In order to eliminate the dependence on randomness, Taleb focused on the technical inefficiencies between complicated instruments, and on exploiting these opportunities without exposure to the rare event. He is a co-director of the Decision Research Laboratory at the London Business School and one of its research programs, “We Don’t Quite Know What We Are Talking About When We Talk About Volatility”, examines fund managers making mistakes in defining volatility.

This research concludes that finance professionals, who are regularly exposed to notions of volatility, seem to confuse mean absolute deviation with standard deviation, causing an underestimation of 25 per cent with theoretical Gaussian (or normal distribution) variables. His research shows that in some ‘fat tailed’ markets the underestimation can be up to 90 per cent, but concludes that a lack of statistical knowledge does not appear to be the impediment, but rather a difficulty in translating a nonlinear measure into a real-world application.

In this book, too, he tackles distribution models and goes so far as to warn readers of “experts” who are charlatans who believe in bell curves, in which most distribution is to the centre – ordinary and knowable. Instead Taleb argues that in order to understand a phenomenon, the extremes need to be considered, particularly if they carry a cumulative effect.

In this way, he argues the unexpected is the key to understanding financial markets, but also more generally, to understanding history. And while on the surface it is true no one can look into the future, or indeed predict events that occur outside the square, the message for our industry may be that those that are aware that not all risks can be measured, predicted or accounted for, may be better off. In a time where risk measurement and budgeting is a key focus, isn’t it better to consider there are more risks than less?

Other papers Taleb has co-authored a the London Business School include: ‘Why We Have Never Used the Black-Scholes-Merton Option Pricing Formula’; ‘The Illusions of Dynamic Replication’; and ‘Finiteness of Variance is Irrelevant in the Practice of Quantitative Finance’.

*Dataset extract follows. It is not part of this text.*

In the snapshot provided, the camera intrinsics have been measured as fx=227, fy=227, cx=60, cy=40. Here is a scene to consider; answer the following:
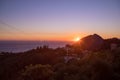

His previous book – Fooled by Randomness: The Hidden Role of Chance in Life and in the Markets – was selected by Fortune as one of “The Smartest Books of All Time” and was published in more than 20 languages. But the real skill in this latest book is his ability to convey these thoughts into words a layperson can understand. Still working in the trading business, Taleb is careful not to get caught up in the paraphernalia that can go along with high profile business positions.

He focuses on the technical, never attends business meetings, avoids the company of “achievers” and people in suits that don’t read books, as well as taking a sabbatical year for every three to “fill the gaps in my scientific and philosophical culture”.

This is one of the key messages from the book: to know what you don’t know, and that one of the only ways to do that is to take some time out to think. A practical example of how this might play out is for fund executives to ask funds managers whether they know what they don’t know. Are all risks measurable, how have they factored into their models the risks they are uncertain of? Surely honesty will help advocate transparency, or lack thereof.

Increasingly, as the market develops, it is more difficult being in the business of superannuation. Funds need to be abreast of the changing needs of members and how to satisfy those with appropriate products. The industry supply chain is evolving and funds’ roles are changing as investment banks, investment managers, consultants and inhouse investment teams all struggle for a new dynamic.

 At the same time fund executives are tackling product complexity and the costs of marketing and communication into their business. All of these things need perspective, and one way to achieve that is to take time out and philosophise.

This is why the book has a good message, because it challenges you to stop and think. A number of people in this industry regularly advocate “thinking time” (Jack Gray, Jeff Bresnahan and this magazine’s Greg Bright to name a few) and they all have success on their side.